俺は課題をしていた手を止めて、机の上に置いていたケータイに手を伸ばす。
このブザーは俺がタイマーをセットした訳ではない。メールの受信した際に鳴るブザーなのだ。だから俺のケータイにはメールが来ているはずである。
俺はパカッと軽快な音を立てて、ケータイを開く。
【受信メール 一件】
やっぱり、メールだった。
まだ内容は読んでいないが、送り主が誰なのかは分かっている。
器用にボタンを動かし、メールを開くと、
『おやすみ』
たった四文字が瞳に映った。
いつものことながら同じ文字で、しかも素っ気ない。
俺は苦笑しながら、同じようにおやすみと書いて返信をした。
メールは付き合って三ヶ月以上も立つ俺の彼女からだ。俺たちのルールで夜の十一時くらいにお互いおやすみメールを送ろう、と決めている。時間なんて曖昧でいいのに、それでも彼女は十一時きっかりにメールをくれる。だから俺はいつもその時間になるとそわそわとしてしまう。

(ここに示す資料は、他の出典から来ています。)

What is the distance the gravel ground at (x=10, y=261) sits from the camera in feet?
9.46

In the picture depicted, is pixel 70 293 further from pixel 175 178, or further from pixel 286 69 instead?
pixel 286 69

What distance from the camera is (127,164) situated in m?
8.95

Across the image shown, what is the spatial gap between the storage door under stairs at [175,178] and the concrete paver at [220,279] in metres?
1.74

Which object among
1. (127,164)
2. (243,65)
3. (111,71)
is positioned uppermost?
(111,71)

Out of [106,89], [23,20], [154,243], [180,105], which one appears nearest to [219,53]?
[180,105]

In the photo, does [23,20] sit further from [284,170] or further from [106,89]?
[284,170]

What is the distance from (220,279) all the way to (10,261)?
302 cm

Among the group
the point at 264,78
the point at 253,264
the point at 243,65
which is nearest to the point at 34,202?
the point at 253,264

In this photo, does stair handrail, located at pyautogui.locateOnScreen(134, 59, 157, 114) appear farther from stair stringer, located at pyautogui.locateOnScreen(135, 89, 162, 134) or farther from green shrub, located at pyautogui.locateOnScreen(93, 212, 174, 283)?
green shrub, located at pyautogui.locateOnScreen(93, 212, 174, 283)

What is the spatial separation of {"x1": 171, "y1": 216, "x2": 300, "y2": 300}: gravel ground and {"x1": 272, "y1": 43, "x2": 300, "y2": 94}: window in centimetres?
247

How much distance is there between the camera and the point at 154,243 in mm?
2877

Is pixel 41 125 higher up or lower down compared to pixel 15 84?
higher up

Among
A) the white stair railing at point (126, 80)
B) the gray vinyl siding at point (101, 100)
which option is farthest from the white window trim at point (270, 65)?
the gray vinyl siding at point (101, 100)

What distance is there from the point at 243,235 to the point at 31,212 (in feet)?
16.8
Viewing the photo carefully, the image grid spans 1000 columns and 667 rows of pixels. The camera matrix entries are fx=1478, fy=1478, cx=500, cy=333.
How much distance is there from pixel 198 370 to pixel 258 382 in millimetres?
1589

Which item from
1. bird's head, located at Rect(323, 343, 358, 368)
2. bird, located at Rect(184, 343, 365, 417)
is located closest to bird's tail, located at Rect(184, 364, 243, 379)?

彼女は風乃といい、無口無表情がいつものこと。高校に入って俺が一目惚れをして、そしてまぁいろいろなことがあり、無事つきあうことになったのだ。
だがしかし、俺たちは付き合っているにもかかわらず、何も進展がない。キスもなければ、手も繋がないし、甘い言葉を囁くなんてのも遙か彼方だ。今まで通りの、まるで友だち同士の関係が続いている。そりゃ別にこのままでも幸せだが、しかし不安も少なからずあった。彼女は俺に何も言わない。俺が話しかけ、「うん」や「そう」と返すことで会話が成り立っているといっても過言ではない。それくらいにまずは、会話自体がないのだ。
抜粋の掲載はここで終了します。